= GIVEN PASSAGE =
※ ※ ※
One of the things that I am involved with in my daily practice is not really new technology but improvement of existing technology. Although a lot of the superficial femoral artery interventions are still done with 6F devices in the US, in Europe, there is a relatively large availability of various 4F compatible devices that are used for this purpose. This allows the interventionist to perform the treatment on an outpatient basis easily and without the use of closure devices. Furthermore, in Europe, we have some stents for below-the-knee interventions that are used I believe in the US only in compassionate cases or off-label use. I think we have an advantage here with respect to the US and device approvals.
What do you see as the biggest obstacles for getting CE Mark approval in Europe?
We have less regulatory issues in Europe than in the US. It is relatively easy to for new products to receive CE Mark approval. The authorization of medical devices is guaranteed by a Declaration of Conformity. This declaration is issued by the manufacturer itself, but for products in class IIb (implantable devices such as stents), it should be backed by a Certificate of Conformity provided by a so-called Notified Body, which is a third party that can certify products on a "for-profit" basis. As a general rule, under the normal conditions of use of the device, the evaluation of the side effects and the acceptability of the risk/benefit ratio must be based on clinical data. The evaluation of these data can either be a critical evaluation of the relevant scientific literature currently available relating to the safety, performance, design characteristics etc., or a clinical evaluation in a limited number of patients (usually fewer than 50) that mainly involves the demonstration of safety, followed by a postmarket surveillance. When you make modifications to existing systems, you need to document the changes made and demonstrate that your manufacturing process is in order and thus continue your CE Mark on the modified device.
※ ※ ※
= TASK DIRECTIONS =
In the passage on peripheral interventions and CE Mark approval, rewrite the part between "One of the things" and "approval in Europe?", inclusive, substituting "same-day basis" for "outpatient basis". The records that follow come from a separate source.

= DATASET ENTRIES =
※ ※ ※
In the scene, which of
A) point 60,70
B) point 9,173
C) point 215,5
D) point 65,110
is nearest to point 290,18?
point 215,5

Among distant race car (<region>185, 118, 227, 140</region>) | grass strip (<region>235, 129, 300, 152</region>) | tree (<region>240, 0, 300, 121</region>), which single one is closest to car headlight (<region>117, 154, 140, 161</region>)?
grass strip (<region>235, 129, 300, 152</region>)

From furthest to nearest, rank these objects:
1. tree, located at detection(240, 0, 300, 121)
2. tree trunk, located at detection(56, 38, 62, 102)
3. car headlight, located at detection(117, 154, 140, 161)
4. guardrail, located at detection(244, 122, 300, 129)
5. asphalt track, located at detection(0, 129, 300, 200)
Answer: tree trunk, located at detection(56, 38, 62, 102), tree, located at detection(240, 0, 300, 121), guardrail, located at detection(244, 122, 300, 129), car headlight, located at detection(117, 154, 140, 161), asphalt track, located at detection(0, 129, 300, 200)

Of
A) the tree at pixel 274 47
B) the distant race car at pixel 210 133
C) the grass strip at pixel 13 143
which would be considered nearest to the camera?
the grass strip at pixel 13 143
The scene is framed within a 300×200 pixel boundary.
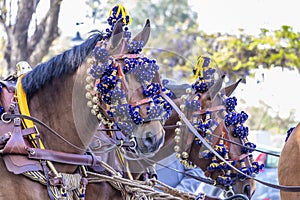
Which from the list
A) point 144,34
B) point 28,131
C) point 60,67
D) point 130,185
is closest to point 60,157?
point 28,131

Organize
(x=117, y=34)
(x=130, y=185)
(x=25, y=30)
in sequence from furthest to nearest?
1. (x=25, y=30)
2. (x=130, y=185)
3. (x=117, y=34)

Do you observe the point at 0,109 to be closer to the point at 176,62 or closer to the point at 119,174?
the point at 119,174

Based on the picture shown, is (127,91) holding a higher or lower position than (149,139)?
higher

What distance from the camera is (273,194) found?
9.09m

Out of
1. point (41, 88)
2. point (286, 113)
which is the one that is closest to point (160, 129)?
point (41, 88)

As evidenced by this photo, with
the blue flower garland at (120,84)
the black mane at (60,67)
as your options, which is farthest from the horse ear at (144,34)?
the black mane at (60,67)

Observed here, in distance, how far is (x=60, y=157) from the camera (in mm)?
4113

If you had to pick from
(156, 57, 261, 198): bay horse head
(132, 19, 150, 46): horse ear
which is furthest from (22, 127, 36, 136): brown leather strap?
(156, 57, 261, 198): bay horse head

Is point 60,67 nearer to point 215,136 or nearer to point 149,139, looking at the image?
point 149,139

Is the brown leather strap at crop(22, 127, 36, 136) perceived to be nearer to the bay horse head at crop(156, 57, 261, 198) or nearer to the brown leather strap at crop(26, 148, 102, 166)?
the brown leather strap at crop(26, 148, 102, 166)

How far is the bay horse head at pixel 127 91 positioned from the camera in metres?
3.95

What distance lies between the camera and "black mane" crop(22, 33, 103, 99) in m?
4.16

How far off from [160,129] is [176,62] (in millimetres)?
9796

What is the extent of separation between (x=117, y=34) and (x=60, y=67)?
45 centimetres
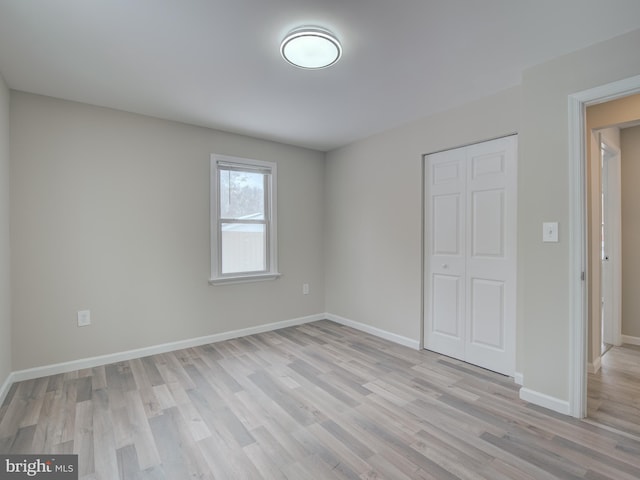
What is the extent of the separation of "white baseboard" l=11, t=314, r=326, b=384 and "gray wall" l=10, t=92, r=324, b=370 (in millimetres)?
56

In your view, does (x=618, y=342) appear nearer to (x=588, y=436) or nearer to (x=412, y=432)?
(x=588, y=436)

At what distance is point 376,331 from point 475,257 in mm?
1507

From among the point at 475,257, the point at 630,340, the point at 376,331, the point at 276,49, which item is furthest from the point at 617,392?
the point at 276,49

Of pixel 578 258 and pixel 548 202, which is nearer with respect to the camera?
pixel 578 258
※ ※ ※
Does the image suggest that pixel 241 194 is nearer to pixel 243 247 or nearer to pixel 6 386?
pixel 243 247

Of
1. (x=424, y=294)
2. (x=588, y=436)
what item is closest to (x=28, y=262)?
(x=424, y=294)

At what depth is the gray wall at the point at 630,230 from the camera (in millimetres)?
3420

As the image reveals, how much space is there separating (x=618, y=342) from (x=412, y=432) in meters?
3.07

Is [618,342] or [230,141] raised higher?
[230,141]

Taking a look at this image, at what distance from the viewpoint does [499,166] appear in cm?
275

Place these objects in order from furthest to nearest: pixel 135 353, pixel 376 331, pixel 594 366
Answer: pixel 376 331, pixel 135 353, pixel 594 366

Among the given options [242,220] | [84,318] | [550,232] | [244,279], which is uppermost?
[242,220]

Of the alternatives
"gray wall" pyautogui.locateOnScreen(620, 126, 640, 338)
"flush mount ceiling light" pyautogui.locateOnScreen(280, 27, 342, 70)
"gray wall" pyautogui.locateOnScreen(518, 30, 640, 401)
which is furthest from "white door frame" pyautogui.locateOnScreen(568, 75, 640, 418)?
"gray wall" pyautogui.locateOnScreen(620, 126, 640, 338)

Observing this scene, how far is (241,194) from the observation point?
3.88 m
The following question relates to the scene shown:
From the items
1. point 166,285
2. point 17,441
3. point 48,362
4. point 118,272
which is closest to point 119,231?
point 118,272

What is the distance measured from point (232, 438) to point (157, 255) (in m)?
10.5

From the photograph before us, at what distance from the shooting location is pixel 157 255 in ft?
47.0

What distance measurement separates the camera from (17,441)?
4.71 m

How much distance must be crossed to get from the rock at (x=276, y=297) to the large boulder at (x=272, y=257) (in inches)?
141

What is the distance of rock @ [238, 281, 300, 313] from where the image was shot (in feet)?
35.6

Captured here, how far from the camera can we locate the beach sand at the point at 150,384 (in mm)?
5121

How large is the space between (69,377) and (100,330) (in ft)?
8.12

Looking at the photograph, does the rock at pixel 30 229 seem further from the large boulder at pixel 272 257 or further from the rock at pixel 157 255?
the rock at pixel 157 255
※ ※ ※
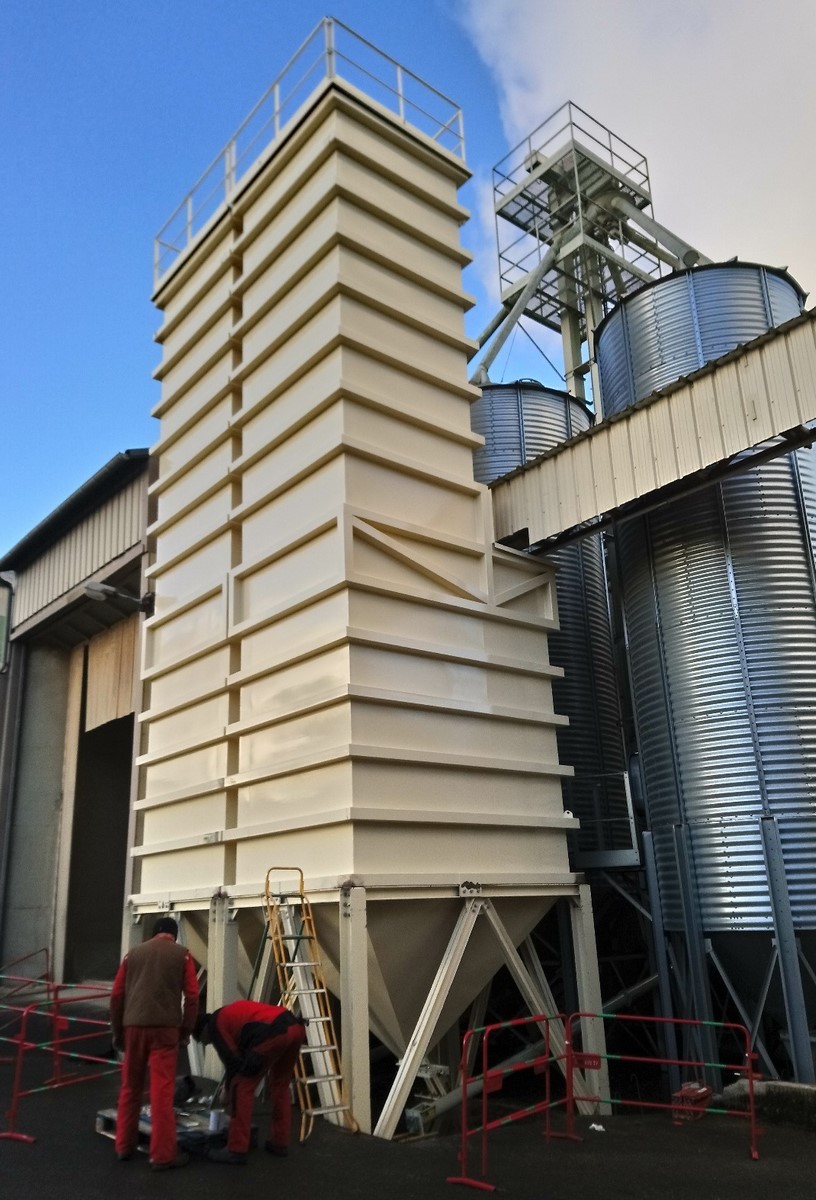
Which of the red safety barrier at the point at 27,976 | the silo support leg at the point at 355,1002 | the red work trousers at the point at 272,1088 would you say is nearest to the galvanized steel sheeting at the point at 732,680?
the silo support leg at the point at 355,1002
※ ※ ※
= RESULT OF THE EXERCISE =
One of the things that I am involved with in my daily practice is not really new technology but improvement of existing technology. Although a lot of the superficial femoral artery interventions are still done with 6F devices in the US, in Europe, there is a relatively large availability of various 4F compatible devices that are used for this purpose. This allows the interventionist to perform the treatment on an same-day basis easily and without the use of closure devices. Furthermore, in Europe, we have some stents for below-the-knee interventions that are used I believe in the US only in compassionate cases or off-label use. I think we have an advantage here with respect to the US and device approvals.
What do you see as the biggest obstacles for getting CE Mark approval in Europe?